List of tasks ::
**A)** Transcribe the passage of the CluedIn playbook word for word, starting at "0) Your First" and ending at "Contracts already defined.".
**B)** Recast the paragraph of the CluedIn playbook that begins "Goal: Provide a practical handbook" as a short bulleted list that keeps its main facts.

Study text ::
---*---

CluedIn for Data Modellers
CluedIn for Data Modellers — Canonical & Export Schema Playbook
Audience: Data Modellers, Semantic Layer Owners, Analytics Architects
Goal: Provide a practical handbook to model data in CluedIn—canonical entities, relationships, semantics, temporal patterns, export schemas, contracts, and safe iteration with Stewards, Engineers, Admins, and Governance.
Assumption: CluedIn runs ELT—land raw first, then model/standardize in-platform. Your superpower is designing schemas that evolve safely and power trustworthy exports.
0) Your First 48 Hours (Checklist)
Context & Access
- Sign in via SSO; verify your role (Model/Engineer/Steward).
- Review the Use‑Case Brief, Runbook, and Export Contracts already defined.
- Browse Entities Explorer and current Exports for your domain.

---*---

Data excerpts ::
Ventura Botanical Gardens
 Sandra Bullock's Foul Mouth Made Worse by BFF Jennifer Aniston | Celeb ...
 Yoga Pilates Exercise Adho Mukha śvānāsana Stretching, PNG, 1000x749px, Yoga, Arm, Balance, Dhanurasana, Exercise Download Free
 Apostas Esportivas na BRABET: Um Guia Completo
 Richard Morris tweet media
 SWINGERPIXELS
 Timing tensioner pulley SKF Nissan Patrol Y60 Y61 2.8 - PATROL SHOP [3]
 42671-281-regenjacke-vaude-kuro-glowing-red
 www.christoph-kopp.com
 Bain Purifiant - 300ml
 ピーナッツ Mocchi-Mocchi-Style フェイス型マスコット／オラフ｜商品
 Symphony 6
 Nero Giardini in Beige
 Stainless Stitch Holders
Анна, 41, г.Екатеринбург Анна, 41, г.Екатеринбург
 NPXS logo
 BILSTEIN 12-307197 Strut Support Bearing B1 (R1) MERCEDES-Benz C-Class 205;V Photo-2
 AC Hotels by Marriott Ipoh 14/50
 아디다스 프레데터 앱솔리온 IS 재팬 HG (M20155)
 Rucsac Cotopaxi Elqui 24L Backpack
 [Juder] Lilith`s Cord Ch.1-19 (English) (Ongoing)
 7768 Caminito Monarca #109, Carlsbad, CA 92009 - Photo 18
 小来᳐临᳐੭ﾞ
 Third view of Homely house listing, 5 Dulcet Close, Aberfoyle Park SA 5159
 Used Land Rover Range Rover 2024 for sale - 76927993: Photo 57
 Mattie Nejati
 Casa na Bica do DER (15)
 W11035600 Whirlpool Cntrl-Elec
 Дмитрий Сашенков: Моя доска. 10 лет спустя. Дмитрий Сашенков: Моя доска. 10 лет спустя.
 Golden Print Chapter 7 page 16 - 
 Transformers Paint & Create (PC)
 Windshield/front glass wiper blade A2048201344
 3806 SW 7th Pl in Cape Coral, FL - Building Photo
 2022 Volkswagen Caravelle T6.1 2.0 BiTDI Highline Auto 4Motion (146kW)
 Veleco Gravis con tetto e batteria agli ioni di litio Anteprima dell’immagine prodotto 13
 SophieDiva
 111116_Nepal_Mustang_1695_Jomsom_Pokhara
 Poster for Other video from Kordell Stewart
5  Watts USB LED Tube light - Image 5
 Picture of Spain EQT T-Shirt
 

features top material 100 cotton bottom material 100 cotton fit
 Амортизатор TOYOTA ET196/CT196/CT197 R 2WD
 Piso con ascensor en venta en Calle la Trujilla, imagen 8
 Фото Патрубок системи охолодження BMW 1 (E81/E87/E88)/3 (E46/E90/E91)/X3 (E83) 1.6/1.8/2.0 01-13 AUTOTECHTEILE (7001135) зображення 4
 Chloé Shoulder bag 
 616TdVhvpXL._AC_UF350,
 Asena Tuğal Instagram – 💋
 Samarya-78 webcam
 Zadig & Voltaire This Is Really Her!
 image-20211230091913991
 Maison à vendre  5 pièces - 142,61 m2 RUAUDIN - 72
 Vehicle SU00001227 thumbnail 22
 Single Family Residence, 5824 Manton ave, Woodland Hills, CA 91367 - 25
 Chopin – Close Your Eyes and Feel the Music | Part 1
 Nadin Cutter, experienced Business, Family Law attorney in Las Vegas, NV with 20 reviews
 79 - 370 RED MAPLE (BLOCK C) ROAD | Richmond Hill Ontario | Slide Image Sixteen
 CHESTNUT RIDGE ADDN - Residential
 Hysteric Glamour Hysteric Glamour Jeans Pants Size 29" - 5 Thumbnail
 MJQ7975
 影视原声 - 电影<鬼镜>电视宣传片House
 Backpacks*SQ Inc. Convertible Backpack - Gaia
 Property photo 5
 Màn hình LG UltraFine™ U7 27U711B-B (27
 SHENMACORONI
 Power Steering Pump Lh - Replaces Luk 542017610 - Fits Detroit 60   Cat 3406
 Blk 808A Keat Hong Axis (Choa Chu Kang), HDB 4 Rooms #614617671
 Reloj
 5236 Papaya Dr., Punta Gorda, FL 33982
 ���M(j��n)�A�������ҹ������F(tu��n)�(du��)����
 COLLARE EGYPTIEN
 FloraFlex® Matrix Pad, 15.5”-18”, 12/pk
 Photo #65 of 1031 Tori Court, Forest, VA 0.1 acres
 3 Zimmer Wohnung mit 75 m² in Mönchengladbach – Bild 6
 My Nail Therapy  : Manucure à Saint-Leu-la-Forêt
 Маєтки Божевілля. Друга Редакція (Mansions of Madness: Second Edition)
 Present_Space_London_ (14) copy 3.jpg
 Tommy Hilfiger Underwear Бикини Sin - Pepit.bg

---*---

Numbered responses ::
**A)**
0) Your First 48 Hours (Checklist)
Context & Access
- Sign in via SSO; verify your role (Model/Engineer/Steward).
- Review the Use‑Case Brief, Runbook, and Export Contracts already defined.

**B)**
- Aim: a practical handbook for modeling data in CluedIn
- Topics: canonical entities, relationships, semantics, temporal patterns, export schemas, and contracts
- Safe iteration with Stewards, Engineers, Admins, and Governance